:: Dataset excerpts ::
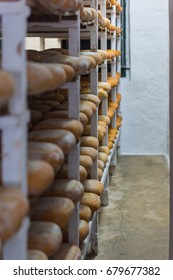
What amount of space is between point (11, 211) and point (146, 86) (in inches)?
223

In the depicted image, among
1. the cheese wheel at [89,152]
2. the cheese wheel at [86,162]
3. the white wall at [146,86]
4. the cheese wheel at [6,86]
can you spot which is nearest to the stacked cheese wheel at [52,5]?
the cheese wheel at [6,86]

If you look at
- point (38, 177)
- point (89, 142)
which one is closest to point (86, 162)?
point (89, 142)

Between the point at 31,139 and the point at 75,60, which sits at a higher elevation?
the point at 75,60

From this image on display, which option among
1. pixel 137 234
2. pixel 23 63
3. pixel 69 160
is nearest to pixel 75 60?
pixel 69 160

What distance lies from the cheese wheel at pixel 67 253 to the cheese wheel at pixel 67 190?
21 centimetres

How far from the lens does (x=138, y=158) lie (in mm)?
6758

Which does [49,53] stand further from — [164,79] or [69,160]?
[164,79]

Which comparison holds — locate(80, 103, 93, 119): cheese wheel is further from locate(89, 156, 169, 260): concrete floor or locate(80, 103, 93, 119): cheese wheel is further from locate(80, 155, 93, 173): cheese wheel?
locate(89, 156, 169, 260): concrete floor

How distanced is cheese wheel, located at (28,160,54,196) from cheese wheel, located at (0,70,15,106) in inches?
10.8

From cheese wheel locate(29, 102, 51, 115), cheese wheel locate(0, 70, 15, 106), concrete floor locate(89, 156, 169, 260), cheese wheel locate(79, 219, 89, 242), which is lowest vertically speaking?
concrete floor locate(89, 156, 169, 260)

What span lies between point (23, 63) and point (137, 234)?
2.77m

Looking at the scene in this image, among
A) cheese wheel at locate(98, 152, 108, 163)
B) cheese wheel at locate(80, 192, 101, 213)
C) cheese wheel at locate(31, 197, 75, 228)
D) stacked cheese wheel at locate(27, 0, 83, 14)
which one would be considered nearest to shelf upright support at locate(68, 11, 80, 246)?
stacked cheese wheel at locate(27, 0, 83, 14)

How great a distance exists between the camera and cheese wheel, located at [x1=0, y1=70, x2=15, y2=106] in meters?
1.29

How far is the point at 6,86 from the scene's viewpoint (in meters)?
1.30
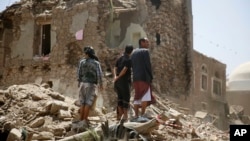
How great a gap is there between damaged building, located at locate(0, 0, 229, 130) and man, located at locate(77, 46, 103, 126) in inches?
244

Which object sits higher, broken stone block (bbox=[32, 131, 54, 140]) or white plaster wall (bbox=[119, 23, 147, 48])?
white plaster wall (bbox=[119, 23, 147, 48])

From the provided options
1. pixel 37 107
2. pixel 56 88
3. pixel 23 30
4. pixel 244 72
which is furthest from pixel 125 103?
pixel 244 72

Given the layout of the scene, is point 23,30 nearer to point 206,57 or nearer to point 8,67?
point 8,67

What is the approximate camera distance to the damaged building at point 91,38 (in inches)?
601

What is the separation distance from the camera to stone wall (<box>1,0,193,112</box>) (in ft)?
49.8

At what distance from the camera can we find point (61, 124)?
8484mm

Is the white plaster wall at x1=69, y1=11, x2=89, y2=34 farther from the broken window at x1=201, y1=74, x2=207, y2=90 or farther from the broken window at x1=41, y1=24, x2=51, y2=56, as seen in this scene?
the broken window at x1=201, y1=74, x2=207, y2=90

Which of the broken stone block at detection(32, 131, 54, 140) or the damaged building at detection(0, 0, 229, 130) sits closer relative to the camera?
the broken stone block at detection(32, 131, 54, 140)

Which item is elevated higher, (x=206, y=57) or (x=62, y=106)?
(x=206, y=57)

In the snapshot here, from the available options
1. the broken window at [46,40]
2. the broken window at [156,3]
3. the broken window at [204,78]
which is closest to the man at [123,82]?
the broken window at [156,3]

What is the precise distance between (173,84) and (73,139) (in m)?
10.1

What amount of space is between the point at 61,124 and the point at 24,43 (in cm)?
968

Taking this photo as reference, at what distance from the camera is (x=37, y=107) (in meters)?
9.35

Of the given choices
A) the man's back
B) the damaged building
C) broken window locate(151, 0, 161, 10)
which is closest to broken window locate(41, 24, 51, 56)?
the damaged building
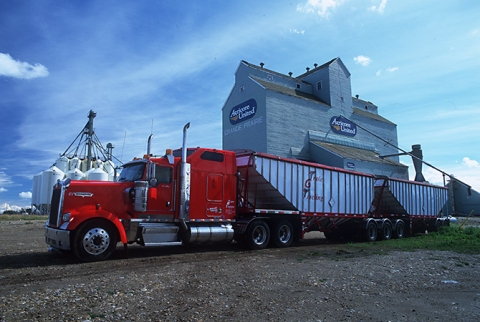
:::
Recast every line of the records above as a Markdown table with the columns "Row" for a row number and "Line" for the line itself. Skip blank lines and leave out the pictures.

→ The completed task:
| Row | Line |
|---|---|
| 1 | What amount of space is between point (11, 211) and point (146, 86) (in inches)? |
| 2 | 223 |
| 3 | In the depicted image, among |
| 4 | 1. the cheese wheel at [89,152] |
| 5 | 2. the cheese wheel at [86,162] |
| 6 | 3. the white wall at [146,86] |
| 7 | 4. the cheese wheel at [6,86] |
| 8 | can you spot which is nearest to the stacked cheese wheel at [52,5]? |
| 9 | the cheese wheel at [6,86] |
| 10 | If you look at |
| 11 | - point (38, 177) |
| 12 | - point (89, 142) |
| 13 | which one is closest to point (86, 162)? |
| 14 | point (89, 142) |
| 15 | Between the point at 31,139 and the point at 75,60, which sits at a higher elevation? |
| 16 | the point at 75,60 |
| 17 | From this image on display, which option among |
| 18 | 1. pixel 137 234 |
| 19 | 2. pixel 23 63 |
| 20 | 3. pixel 69 160 |
| 21 | is nearest to pixel 75 60? |
| 22 | pixel 69 160 |
| 23 | What distance lies from the cheese wheel at pixel 67 253 to the cheese wheel at pixel 67 190? |
| 24 | 21 centimetres |
| 25 | How far from the lens does (x=138, y=158) lie (in mm)? |
| 26 | 6758 |
| 27 | Which does [49,53] stand further from — [164,79] or [69,160]? |
| 28 | [164,79] |
| 29 | Which comparison holds — locate(80, 103, 93, 119): cheese wheel is further from locate(89, 156, 169, 260): concrete floor or locate(80, 103, 93, 119): cheese wheel is further from locate(80, 155, 93, 173): cheese wheel? |
| 30 | locate(89, 156, 169, 260): concrete floor |
| 31 | How distanced is cheese wheel, located at (28,160,54,196) from cheese wheel, located at (0,70,15,106) in inches? |
| 32 | 10.8 |
| 33 | From cheese wheel locate(29, 102, 51, 115), cheese wheel locate(0, 70, 15, 106), concrete floor locate(89, 156, 169, 260), cheese wheel locate(79, 219, 89, 242), which is lowest vertically speaking? |
| 34 | concrete floor locate(89, 156, 169, 260) |
| 35 | What span lies between point (23, 63) and point (137, 234)? |
| 36 | 2.77m |
| 37 | Looking at the scene in this image, among |
| 38 | A) cheese wheel at locate(98, 152, 108, 163) |
| 39 | B) cheese wheel at locate(80, 192, 101, 213) |
| 40 | C) cheese wheel at locate(31, 197, 75, 228) |
| 41 | D) stacked cheese wheel at locate(27, 0, 83, 14) |
| 42 | which one would be considered nearest to shelf upright support at locate(68, 11, 80, 246)? |
| 43 | stacked cheese wheel at locate(27, 0, 83, 14) |
| 44 | How great a distance exists between the camera and cheese wheel, located at [x1=0, y1=70, x2=15, y2=106] in meters? |
| 45 | 1.29 |
| 46 | How far is the point at 6,86 from the scene's viewpoint (in meters)? |
| 47 | 1.30 |
| 48 | How great a gap is there between damaged building, located at locate(0, 0, 229, 130) and man, located at locate(77, 46, 103, 126) in inches? |
| 49 | 244 |
| 50 | Which object sits higher, broken stone block (bbox=[32, 131, 54, 140]) or white plaster wall (bbox=[119, 23, 147, 48])? |
| 51 | white plaster wall (bbox=[119, 23, 147, 48]) |
| 52 | From the provided options |
| 53 | 1. pixel 37 107 |
| 54 | 2. pixel 56 88 |
| 55 | 3. pixel 23 30 |
| 56 | 4. pixel 244 72 |
| 57 | which is furthest from pixel 125 103? |
| 58 | pixel 244 72 |
| 59 | Given the layout of the scene, is point 23,30 nearer to point 206,57 or nearer to point 8,67? |
| 60 | point 8,67 |
| 61 | What is the approximate camera distance to the damaged building at point 91,38 (in inches)? |
| 62 | 601 |
| 63 | What is the separation distance from the camera to stone wall (<box>1,0,193,112</box>) (in ft)? |
| 64 | 49.8 |
| 65 | At what distance from the camera can we find point (61, 124)? |
| 66 | 8484mm |
| 67 | Is the white plaster wall at x1=69, y1=11, x2=89, y2=34 farther from the broken window at x1=201, y1=74, x2=207, y2=90 or farther from the broken window at x1=41, y1=24, x2=51, y2=56, as seen in this scene? |
| 68 | the broken window at x1=201, y1=74, x2=207, y2=90 |
| 69 | Which of the broken stone block at detection(32, 131, 54, 140) or the damaged building at detection(0, 0, 229, 130) sits closer relative to the camera? |
| 70 | the broken stone block at detection(32, 131, 54, 140) |
| 71 | Which item is elevated higher, (x=206, y=57) or (x=62, y=106)? |
| 72 | (x=206, y=57) |
| 73 | In the snapshot here, from the available options |
| 74 | 1. the broken window at [46,40] |
| 75 | 2. the broken window at [156,3] |
| 76 | 3. the broken window at [204,78] |
| 77 | which is closest to the man at [123,82]? |
| 78 | the broken window at [156,3] |
| 79 | What is the precise distance between (173,84) and (73,139) (in m)? |
| 80 | 10.1 |
| 81 | What amount of space is between the point at 61,124 and the point at 24,43 (in cm)? |
| 82 | 968 |
| 83 | Taking this photo as reference, at what distance from the camera is (x=37, y=107) (in meters)? |
| 84 | 9.35 |
| 85 | Of the given choices |
| 86 | A) the man's back |
| 87 | B) the damaged building |
| 88 | C) broken window locate(151, 0, 161, 10) |
| 89 | which is closest to broken window locate(41, 24, 51, 56)? |
| 90 | the damaged building |